Why I Think Gender Pay Gap is Best Solved by Encouraging More Women to take up Entrepreneurship

It’s basic playground politics. If someone will not let you into their game, you should start your own game and make it bigger and better that the other one. It is only when women as a tribe prove themselves to be business people, capable of starting interesting ventures others can’t wait to be a part of, that we will begin to be taken seriously.

But why go through all that trouble, I hear you ask? I get it. If society was going to fund a venture, why can’t they put equal men and women representation in it? And why can’t they just get everyone to treat women with more respect? The answer is because that is utopia and you can’t force respect.

There is little point in throwing a tantrum and pointing out foul play. In the same way some parents choose to nurture a child over another, unconscious bias or “people-like-us” syndrome happens everyday. It’s a fact of life. Simply pointing it out and forcing positive discrimination is not going to solve the problem. It takes away from those whom society perceives as having got to where they are because of positive discrimination, and creates resentment in people who simply resent the concept of discrimination; positive or otherwise.

The trouble is, we talk about entrepreneurship (starting your own game) like it is the biggest risk ever, but remain blind to the fact that employment is in fact far riskier than self-employment. You could gamble your entire lifetime away at one single company, and never see progression in the shape and scale that you set out to achieve at the start of your career. On the other hand, building a business is far more predictable; if you learn to run it like a series of controlled experiments.

Society needs to see more women in leadership. Not just women who are capably steering a large, steady ship. But women who can build their own boat in raging seas. Who will keep improving on that wooden boat, year after year, until they have enough to buy their own ship. And then pay someone else to steer the big ship she owns.

Why? Because it’s a different skill set. The person who owns the ship, gets to decide who gets to steer it. Historically, wealth has always sat with men, and they get to decide who gets to steer the ship. But if they look around and can’t see many women shipowners around, it is easy to conclude that women know nothing about ships. Because if they did understand ships and are equally passionate about ships, then how come none of them have built or bought their own ships?

Gender equality in the workplace will happen naturally AFTER we achieve gender balance in the entrepreneurial space. AFTER we have more self-made female founders and investors who are equally respected in their own fields, because their projects and businesses are equally successful (as those led by men). There are obviously some who have broken the mould, such as Anita Roddick and Sara Blakely.
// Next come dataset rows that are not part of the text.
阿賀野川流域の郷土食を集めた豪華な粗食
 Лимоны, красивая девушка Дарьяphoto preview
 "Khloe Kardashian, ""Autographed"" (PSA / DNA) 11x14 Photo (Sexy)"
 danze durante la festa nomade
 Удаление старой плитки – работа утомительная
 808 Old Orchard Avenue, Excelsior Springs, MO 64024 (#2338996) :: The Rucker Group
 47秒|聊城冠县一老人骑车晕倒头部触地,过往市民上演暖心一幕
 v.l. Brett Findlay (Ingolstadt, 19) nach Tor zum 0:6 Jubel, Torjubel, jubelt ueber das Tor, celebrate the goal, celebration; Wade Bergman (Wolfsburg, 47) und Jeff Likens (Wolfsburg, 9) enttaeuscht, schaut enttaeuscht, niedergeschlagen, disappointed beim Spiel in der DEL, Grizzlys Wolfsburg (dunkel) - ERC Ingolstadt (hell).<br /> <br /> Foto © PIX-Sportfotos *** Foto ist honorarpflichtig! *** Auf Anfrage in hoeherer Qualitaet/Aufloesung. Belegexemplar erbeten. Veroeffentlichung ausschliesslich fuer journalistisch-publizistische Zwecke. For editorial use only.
But these are as rare as unicorns, and we need critical mass for society to shift its perception.

If a framework cannot be “rinsed and repeated” by just anyone, then what is at play must be down to sheer luck and serendipity of being the right person (the right shape, the right colour), at the right time, in the right place. Ever had the experience when 2 different people, say the same thing to the same person, but each getting a vastly different response? That is unconscious bias in action (may be conscious in some instances, but let’s err on the side of believing in the goodness of people). A big part of the narrative is lost if we only concentrate on pay gap as an indicator for gender equality. Equality means equal opportunity, not equal outcome. Hence, by definition, the crux of the matter is in issues that are harder to measure(harder than pay gap) such as:-

i)the level of respect and dignity with which you are treated

ii)opportunity to the choicest projects

iii)the level of trust and confidence given

Those of you familiar with fund-raising would have probably heard by now that trust in men are given on the basis of promise shown, but women have to demonstrate a track record. That’s what we’re talking about. This isn’t restricted to the fund-raising stage. This covers everything including a mentor’s trust in your ability to want to invest their time in you.

But then again, if you are going to have to abandon the team for an entire year to go on maternity leave, doesn’t that make the decision easier? I am not condoning the practice, but merely playing devil’s advocate and running through the thought process that would have gone through an objective, rational person’s mind. That takes me to the topic of “natural handicaps”.

The conservative part of me believes that there are aspects of men and women that are made different, aside from the obvious, old child-bearing chestnut. The question is whether we choose to embrace or alienate these differences. So stop calling out for more “Women in Tech” or “Women in Finance”, because it makes zilch difference. As entrepreneurs/founders we are looking for solutions to a problem. It isn’t about setting up some exclusive clubs, and packing in the girls. We need more women entrepreneurs, founders and investors, who will create enviable businesses that create jobs for the masses. Equal respect, dignity and authority will come from our collective ability as women to do precisely that.

So don’t call out for women to be another headcount in tech. Call out for women to find more problems that need solving, and solve those problems. And that should be wherever your “super-powers” lie. Some of us are into tech, some of us into finance and some of us into fashion. Money has been made in every single vertical. Why should some verticals be prized higher than others? Why is innovation in the fashion industry even called fashion-tech? Technology is the infrastructure. The problem it is solving is in the fashion industry. Calling it fashion tech risks prizing the infrastructure above the business solution. What is wrong with “Innovation in Fashion”?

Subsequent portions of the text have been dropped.